CONSIGNE A: Traduisez en anglais cette phrase de l’article sur le portrait de Martine Aubry : « Tout, sauf le texte, qui reste d’une prudence de sioux et ne franchit jamais la ligne jaune. »

EXTRAIT SOURCE:
►
Comment être clairement ambigu

Buste au regard frontal, sérieux adouci d’un léger sourire monalisant, veste sombre sur fond blanc, bijou discret: le portrait épuré choisi par la rédaction du Monde dans son édition du 3 mars pour mettre en avant l’entretien exclusif avec la première secrétaire du PS joue clairement la carte de la présidentiabilité.

La publication de l’ouvrage collectif Pour changer la civilisation (Odile Jacob), le grand entretien donnant libre cours à une vague vaste réflexion d’ensemble, illustré d’une nouvelle photo spécialement réalisée pour l’occasion par Paolo Verzone (VU): tout concourt à donner à cette intervention de Martine Aubry l’allure d’un lancement de campagne.

Tout, sauf le texte, qui reste d’une prudence de sioux et ne franchit jamais la ligne jaune. Au diapason avec la communication du PS, rien ne dit que Martine Aubry va déclarer sa candidature aux primaires socialistes («La première secrétaire du PS dévoile les priorités du projet socialiste», «Dix jours après l’offensive de Dominique Strauss-Kahn, la première secrétaire marque son territoire», etc…).

C’est donc à l’image de Une qu’échoit la fonction subliminale de suggérer sans le dire qu’une étape est franchie dans la présidentialisation de Martine Aubry. Ce jeu qui fait écho au tour de chauffe non moins jésuite de DSK fait partie des rituels de campagne auxquels les Français sont habitués: il sollicite une lecture au second degré, sur le mode d’une complicité implicite avec le lecteur: vous savez bien que nous ne pouvons pas l’écrire, mais nous savons que vous comprenez ce que nous voulons laisser entendre.
◄
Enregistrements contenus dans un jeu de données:
►
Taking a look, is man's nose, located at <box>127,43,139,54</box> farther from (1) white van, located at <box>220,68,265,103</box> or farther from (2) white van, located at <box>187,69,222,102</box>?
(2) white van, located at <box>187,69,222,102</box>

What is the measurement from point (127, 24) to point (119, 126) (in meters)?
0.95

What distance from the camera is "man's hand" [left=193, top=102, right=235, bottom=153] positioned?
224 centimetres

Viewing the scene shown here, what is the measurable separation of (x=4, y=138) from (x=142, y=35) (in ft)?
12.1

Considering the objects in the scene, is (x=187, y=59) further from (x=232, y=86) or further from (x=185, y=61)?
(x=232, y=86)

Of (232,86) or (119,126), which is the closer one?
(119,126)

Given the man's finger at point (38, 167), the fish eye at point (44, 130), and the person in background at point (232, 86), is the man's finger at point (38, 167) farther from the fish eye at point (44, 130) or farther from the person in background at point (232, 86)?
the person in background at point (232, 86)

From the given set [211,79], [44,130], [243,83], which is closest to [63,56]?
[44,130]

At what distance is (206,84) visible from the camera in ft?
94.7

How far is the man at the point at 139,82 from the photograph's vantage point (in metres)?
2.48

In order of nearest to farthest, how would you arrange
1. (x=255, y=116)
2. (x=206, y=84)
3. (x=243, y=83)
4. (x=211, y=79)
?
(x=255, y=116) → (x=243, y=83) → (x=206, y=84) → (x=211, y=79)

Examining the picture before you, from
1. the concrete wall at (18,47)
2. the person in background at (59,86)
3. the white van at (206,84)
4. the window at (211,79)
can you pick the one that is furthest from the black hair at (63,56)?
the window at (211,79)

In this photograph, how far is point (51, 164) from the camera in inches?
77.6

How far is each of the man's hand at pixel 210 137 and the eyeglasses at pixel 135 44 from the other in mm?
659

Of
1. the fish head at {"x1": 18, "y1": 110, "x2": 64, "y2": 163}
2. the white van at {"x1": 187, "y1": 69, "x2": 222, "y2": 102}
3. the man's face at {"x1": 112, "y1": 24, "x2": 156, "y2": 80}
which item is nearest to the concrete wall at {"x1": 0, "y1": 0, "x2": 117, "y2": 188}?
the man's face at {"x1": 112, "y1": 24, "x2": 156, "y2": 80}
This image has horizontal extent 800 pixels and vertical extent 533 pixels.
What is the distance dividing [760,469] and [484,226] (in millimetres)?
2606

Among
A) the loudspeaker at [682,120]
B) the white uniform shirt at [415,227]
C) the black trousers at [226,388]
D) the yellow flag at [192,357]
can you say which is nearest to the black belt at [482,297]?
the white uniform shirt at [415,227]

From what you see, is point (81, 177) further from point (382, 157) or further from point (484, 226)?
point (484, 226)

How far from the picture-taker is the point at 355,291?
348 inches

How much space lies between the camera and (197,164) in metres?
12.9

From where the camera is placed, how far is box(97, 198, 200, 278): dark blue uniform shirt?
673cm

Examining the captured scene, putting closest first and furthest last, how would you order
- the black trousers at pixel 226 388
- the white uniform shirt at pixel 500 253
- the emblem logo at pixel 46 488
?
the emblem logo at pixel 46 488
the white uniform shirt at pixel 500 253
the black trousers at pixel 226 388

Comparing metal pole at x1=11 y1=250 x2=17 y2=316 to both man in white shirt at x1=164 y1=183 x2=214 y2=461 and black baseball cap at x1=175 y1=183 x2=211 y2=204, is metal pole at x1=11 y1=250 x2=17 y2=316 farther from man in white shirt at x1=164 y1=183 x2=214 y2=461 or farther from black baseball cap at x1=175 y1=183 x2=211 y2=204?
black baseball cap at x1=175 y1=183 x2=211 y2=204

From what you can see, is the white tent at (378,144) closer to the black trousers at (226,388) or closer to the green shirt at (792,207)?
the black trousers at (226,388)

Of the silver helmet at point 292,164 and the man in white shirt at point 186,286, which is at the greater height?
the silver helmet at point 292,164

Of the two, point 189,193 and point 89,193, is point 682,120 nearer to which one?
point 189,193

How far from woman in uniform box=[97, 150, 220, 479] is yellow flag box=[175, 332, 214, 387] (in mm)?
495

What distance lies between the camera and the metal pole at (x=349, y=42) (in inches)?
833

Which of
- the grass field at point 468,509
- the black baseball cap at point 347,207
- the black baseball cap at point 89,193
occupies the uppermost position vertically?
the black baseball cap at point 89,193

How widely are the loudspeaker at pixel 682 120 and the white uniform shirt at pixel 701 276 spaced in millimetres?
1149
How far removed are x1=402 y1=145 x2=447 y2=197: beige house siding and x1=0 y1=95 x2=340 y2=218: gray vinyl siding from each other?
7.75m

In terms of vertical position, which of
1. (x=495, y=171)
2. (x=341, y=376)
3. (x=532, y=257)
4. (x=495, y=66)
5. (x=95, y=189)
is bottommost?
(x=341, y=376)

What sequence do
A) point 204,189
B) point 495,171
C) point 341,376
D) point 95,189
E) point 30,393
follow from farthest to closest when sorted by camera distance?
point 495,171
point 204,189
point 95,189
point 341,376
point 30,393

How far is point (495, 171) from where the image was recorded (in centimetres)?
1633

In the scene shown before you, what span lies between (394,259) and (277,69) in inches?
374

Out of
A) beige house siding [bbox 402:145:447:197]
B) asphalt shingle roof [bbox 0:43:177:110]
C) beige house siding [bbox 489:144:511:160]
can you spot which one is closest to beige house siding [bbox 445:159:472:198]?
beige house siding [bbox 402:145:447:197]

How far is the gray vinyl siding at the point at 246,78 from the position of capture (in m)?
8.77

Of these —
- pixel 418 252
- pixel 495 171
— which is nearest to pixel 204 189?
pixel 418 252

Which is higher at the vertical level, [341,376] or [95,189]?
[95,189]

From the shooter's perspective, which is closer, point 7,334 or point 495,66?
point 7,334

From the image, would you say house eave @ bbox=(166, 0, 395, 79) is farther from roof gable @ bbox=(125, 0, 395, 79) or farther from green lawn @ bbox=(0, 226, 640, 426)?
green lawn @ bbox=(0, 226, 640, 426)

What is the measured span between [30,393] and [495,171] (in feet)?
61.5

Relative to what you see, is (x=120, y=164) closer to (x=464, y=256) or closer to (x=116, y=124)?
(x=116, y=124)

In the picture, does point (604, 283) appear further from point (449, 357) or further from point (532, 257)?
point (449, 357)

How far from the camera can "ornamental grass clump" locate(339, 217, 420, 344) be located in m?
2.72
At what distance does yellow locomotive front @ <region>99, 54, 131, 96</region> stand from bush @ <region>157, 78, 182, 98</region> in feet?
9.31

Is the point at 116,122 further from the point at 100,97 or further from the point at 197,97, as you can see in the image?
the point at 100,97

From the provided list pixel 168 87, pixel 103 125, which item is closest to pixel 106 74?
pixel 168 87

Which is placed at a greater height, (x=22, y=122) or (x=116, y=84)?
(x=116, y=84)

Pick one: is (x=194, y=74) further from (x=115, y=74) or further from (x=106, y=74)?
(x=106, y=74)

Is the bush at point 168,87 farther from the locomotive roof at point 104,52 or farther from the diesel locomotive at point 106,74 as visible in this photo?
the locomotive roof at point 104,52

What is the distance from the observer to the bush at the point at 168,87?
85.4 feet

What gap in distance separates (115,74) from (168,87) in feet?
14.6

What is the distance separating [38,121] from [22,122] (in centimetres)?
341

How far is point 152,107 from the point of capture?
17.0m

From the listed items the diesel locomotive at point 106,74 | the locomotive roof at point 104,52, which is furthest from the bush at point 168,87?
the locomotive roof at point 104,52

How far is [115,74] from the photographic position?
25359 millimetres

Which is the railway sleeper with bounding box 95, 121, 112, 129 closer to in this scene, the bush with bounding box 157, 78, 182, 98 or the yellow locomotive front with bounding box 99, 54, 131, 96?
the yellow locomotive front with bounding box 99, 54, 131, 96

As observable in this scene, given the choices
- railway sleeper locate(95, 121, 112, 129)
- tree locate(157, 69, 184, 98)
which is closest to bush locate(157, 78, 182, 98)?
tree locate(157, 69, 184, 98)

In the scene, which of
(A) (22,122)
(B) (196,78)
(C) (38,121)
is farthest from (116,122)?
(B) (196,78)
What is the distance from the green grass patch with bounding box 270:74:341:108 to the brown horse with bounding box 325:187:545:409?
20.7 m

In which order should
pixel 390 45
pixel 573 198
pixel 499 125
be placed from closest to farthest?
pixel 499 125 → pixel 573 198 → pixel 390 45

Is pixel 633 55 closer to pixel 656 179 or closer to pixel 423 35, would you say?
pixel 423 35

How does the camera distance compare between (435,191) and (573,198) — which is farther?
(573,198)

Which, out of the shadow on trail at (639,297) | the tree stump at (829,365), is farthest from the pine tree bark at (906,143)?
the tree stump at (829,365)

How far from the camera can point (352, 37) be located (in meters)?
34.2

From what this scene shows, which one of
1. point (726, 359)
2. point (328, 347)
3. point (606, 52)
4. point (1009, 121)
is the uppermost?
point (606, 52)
◄
CONSIGNE B: Affichez chaque ligne des rangées où figure le mot "shirt", en tenant compte de la casse.

RÉSULTAT A: Everything, except the text, which remains as cautious as a Sioux and never crosses the line.

RÉSULTAT B:
B) the white uniform shirt at [415,227]
the white uniform shirt at [415,227]
From where the camera is placed, how far is box(97, 198, 200, 278): dark blue uniform shirt?
- the white uniform shirt at pixel 500 253
the white uniform shirt at pixel 500 253
Comparing metal pole at x1=11 y1=250 x2=17 y2=316 to both man in white shirt at x1=164 y1=183 x2=214 y2=461 and black baseball cap at x1=175 y1=183 x2=211 y2=204, is metal pole at x1=11 y1=250 x2=17 y2=316 farther from man in white shirt at x1=164 y1=183 x2=214 y2=461 or farther from black baseball cap at x1=175 y1=183 x2=211 y2=204?
From what you can see, is the white tent at (378,144) closer to the black trousers at (226,388) or closer to the green shirt at (792,207)?
Of the silver helmet at point 292,164 and the man in white shirt at point 186,286, which is at the greater height?
How widely are the loudspeaker at pixel 682 120 and the white uniform shirt at pixel 701 276 spaced in millimetres?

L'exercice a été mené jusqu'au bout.